WRITTEN PROBLEM: Filter the rows below down to the lines that contain the string "image", and copy each matching line. Case counts.

STORED ROWS:
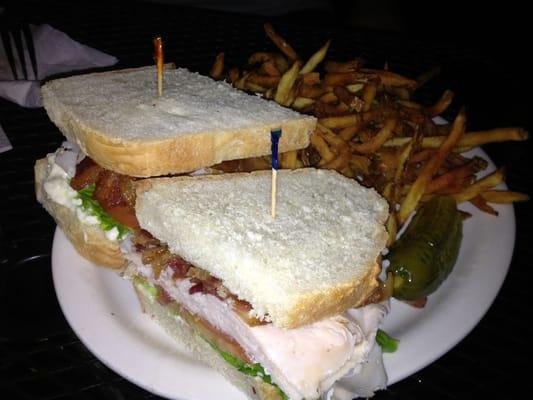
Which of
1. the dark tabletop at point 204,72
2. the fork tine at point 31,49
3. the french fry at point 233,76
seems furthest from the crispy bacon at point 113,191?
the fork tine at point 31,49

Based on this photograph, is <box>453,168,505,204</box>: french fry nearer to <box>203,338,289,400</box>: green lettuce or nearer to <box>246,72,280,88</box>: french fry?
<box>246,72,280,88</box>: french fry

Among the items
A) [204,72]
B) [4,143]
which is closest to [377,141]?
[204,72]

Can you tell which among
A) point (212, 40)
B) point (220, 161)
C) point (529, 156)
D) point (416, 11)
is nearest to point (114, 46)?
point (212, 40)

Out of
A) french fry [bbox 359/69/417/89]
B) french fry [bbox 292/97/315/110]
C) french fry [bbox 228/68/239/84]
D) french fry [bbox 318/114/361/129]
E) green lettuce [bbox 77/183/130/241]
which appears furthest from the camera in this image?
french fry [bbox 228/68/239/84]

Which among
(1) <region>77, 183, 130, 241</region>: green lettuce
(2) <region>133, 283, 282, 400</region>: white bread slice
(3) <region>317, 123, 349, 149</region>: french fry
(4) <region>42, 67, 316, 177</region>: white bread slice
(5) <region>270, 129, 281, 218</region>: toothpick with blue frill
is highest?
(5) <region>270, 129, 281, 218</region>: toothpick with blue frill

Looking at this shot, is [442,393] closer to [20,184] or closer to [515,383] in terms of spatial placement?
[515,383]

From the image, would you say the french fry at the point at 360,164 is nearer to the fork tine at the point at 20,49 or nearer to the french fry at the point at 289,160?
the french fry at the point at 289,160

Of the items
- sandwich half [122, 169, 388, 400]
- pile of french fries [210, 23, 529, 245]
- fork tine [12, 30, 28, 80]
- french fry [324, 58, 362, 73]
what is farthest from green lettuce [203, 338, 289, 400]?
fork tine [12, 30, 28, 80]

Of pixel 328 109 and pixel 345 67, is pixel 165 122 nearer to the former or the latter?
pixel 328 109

--

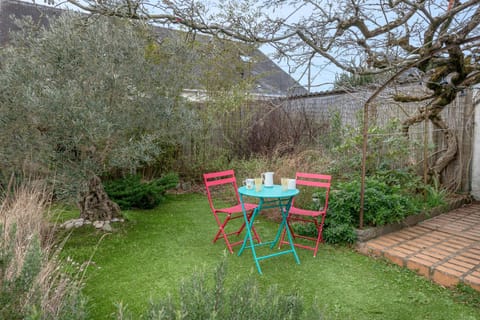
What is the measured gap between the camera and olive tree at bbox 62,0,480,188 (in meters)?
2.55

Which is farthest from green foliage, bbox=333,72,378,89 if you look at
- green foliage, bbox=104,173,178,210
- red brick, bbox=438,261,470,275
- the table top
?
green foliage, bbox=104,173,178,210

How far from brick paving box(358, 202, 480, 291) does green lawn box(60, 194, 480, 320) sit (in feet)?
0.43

RESPONSE TO THE TASK:
which appears furthest from the camera in this image?
From the image, would you say the french fry at the point at 360,164 is nearer to the fork tine at the point at 20,49 or nearer to the french fry at the point at 289,160?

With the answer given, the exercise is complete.